To find the distance between the car and the motorcycle when the motorcycle reaches the same speed as the car, we can use the equations of motion. Let's assume the initial position of both the car and the motorcycle is 0.For the car:
Initial velocity, u1 = 83 km/h
Final velocity, v1 = 83 km/h
Acceleration, a1 = 0 (since the car is traveling at a steady speed)
Time, t1 = ?
For the motorcycle:
Initial velocity, u2 = 0 (since it starts from rest)

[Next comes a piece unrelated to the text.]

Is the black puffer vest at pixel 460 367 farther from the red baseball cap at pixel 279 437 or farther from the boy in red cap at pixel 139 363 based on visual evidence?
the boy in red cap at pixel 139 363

Final velocity, v2 = 83 km/h
Acceleration, a2 = 7.4 m/s^2
Time, t2 = ?
Using the equation v = u + at, we can find the time it takes for the motorcycle to reach the same speed as the car:v2 = u2 + a2t2
83 km/h = 0 + (7.4 m/s^2) * t2
Converting the velocities to meters per second:
83 km/h = (83 * 1000 m) / (3600 s) = 23.06 m/s23.06 m/s = 7.4 m/s^2 * t2
t2 = 23.06 m/s / 7.4 m/s^2
t2 ≈ 3.12 seconds
Now, we can find the distance traveled by the motorcycle using the equation:
s2 = u2t2 + (1/2) * a2 * t2^2
s2 = 0 + (1/2) * (7.4 m/s^2) * (3.12 s)^2s2 ≈ 17.97 meters
Therefore, the motorcycle is approximately 17.97 meters away from the car when it reaches the same speed as the car.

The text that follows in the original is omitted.